*Exercise goal*: Rewrite as a numbered list the lines from the one containing "What spacing exists" through the end of the rows, both included, and omit any blank lines.

(Scene question rows)
┌──
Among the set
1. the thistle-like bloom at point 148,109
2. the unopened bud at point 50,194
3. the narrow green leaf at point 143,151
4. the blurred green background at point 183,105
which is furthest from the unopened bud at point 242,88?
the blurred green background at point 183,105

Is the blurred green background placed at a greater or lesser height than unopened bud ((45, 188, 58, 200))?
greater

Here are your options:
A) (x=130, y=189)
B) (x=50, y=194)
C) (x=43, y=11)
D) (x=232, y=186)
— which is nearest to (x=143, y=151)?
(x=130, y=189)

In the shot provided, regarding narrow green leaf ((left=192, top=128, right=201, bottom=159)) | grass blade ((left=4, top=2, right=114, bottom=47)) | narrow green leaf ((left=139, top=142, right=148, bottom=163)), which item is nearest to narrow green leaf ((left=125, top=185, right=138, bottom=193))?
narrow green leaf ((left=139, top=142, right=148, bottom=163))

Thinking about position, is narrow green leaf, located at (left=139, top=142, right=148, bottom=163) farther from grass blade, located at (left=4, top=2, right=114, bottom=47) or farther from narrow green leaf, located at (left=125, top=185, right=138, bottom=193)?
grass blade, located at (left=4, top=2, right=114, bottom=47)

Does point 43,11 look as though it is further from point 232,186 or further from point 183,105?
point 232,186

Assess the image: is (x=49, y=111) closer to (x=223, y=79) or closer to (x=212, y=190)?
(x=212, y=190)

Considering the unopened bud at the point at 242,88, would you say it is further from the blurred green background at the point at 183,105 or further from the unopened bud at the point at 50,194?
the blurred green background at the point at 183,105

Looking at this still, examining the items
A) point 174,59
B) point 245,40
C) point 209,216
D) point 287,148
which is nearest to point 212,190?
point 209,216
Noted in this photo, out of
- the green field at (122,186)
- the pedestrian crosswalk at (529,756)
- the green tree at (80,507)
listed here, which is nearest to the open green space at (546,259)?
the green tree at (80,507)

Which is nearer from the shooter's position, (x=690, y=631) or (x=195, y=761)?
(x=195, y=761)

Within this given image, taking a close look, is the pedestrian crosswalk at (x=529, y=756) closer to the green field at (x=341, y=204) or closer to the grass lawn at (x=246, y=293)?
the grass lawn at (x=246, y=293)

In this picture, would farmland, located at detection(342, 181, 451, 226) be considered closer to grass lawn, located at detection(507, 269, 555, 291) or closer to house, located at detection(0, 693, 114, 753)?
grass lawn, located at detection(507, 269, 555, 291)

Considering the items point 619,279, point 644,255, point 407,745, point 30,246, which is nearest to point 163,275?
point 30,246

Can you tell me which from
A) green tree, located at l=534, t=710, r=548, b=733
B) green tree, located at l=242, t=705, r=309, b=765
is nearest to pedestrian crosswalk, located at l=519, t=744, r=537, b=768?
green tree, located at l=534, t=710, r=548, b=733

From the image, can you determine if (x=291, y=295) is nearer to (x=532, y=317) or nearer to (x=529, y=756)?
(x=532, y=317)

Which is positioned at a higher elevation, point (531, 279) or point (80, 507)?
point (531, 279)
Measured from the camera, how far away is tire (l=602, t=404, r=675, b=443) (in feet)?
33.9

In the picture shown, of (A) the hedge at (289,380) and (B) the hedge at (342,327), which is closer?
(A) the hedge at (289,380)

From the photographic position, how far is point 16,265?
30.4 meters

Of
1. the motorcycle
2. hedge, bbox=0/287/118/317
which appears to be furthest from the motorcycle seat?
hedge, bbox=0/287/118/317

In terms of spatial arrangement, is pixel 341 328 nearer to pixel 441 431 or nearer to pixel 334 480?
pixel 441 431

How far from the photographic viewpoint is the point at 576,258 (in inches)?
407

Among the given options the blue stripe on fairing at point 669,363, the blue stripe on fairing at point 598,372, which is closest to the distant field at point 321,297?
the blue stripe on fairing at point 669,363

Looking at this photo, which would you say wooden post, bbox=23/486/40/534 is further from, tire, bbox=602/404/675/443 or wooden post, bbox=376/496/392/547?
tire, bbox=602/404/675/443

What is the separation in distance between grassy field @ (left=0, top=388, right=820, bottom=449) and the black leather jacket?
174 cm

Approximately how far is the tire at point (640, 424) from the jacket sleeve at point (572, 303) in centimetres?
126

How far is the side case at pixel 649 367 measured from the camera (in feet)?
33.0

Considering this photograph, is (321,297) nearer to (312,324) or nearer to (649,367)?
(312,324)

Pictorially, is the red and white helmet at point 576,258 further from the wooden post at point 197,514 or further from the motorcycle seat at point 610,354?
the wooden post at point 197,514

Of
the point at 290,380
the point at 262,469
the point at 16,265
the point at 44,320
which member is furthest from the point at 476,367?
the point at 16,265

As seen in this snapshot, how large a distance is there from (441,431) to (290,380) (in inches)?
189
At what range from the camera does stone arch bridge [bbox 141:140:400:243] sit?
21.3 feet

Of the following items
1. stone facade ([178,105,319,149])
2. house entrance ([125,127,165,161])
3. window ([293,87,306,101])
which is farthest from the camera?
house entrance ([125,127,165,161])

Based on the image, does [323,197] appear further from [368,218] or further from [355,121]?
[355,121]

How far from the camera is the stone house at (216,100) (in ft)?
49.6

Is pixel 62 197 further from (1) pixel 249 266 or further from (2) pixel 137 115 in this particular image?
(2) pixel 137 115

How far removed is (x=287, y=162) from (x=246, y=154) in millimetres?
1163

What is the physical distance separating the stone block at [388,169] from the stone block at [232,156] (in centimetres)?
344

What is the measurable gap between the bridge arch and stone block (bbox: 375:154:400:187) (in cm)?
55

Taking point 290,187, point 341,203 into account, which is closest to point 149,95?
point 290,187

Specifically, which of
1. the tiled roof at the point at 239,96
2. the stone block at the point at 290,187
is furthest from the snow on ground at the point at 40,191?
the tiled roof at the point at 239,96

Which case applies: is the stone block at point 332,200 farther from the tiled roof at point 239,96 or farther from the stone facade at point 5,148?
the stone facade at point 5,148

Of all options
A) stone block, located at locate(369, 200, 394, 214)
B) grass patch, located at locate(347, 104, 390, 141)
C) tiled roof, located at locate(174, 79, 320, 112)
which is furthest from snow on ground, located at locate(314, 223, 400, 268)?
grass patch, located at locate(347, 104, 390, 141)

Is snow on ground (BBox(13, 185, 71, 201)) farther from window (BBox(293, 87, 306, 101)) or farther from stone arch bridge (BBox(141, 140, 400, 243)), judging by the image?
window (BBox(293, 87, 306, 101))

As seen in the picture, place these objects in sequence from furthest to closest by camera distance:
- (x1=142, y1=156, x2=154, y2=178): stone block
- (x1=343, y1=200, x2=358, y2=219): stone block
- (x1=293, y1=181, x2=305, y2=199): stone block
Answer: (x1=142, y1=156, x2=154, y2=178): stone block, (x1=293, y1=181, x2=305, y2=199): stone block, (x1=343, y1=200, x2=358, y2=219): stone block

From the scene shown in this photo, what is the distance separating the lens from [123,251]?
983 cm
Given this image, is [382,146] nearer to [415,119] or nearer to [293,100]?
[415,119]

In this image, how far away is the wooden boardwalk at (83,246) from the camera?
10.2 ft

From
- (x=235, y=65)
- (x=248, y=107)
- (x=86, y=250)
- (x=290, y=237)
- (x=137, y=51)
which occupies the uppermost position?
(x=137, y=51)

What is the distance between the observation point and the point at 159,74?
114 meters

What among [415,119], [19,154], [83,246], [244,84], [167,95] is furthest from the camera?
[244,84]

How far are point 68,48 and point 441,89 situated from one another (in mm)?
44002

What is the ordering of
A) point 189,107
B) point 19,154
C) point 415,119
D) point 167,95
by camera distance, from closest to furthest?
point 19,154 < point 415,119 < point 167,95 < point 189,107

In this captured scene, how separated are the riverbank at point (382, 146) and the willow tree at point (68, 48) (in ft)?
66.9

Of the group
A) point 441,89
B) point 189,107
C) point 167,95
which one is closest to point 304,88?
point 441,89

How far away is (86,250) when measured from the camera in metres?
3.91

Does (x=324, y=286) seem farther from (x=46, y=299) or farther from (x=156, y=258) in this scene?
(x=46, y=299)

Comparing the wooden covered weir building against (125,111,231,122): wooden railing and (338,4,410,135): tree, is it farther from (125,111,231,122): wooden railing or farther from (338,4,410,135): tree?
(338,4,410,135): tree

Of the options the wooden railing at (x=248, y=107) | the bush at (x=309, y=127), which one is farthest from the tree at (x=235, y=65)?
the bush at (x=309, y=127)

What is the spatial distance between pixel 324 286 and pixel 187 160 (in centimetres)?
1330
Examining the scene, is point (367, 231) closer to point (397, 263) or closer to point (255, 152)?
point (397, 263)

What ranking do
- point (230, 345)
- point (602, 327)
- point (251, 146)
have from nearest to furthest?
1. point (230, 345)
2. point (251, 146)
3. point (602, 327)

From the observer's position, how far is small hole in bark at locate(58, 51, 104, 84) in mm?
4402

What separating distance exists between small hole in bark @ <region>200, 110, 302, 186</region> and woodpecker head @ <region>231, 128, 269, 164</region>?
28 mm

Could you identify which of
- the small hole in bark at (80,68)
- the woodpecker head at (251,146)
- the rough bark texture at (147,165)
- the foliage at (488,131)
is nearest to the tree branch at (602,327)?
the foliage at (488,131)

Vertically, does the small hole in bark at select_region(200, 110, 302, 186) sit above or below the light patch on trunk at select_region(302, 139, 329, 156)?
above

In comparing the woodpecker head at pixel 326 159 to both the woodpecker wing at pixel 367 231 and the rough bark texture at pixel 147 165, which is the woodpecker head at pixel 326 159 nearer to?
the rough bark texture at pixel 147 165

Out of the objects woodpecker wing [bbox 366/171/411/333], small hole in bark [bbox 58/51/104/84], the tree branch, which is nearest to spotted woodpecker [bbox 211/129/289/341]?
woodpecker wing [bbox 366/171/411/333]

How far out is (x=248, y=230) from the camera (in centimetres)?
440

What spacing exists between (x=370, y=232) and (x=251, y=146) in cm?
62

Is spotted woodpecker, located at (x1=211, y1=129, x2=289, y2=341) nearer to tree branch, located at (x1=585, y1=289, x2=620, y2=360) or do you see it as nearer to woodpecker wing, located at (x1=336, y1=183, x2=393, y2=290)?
└──
*Solution*:
1. What spacing exists between (x=370, y=232) and (x=251, y=146) in cm?
2. 62
3. Is spotted woodpecker, located at (x1=211, y1=129, x2=289, y2=341) nearer to tree branch, located at (x1=585, y1=289, x2=620, y2=360) or do you see it as nearer to woodpecker wing, located at (x1=336, y1=183, x2=393, y2=290)?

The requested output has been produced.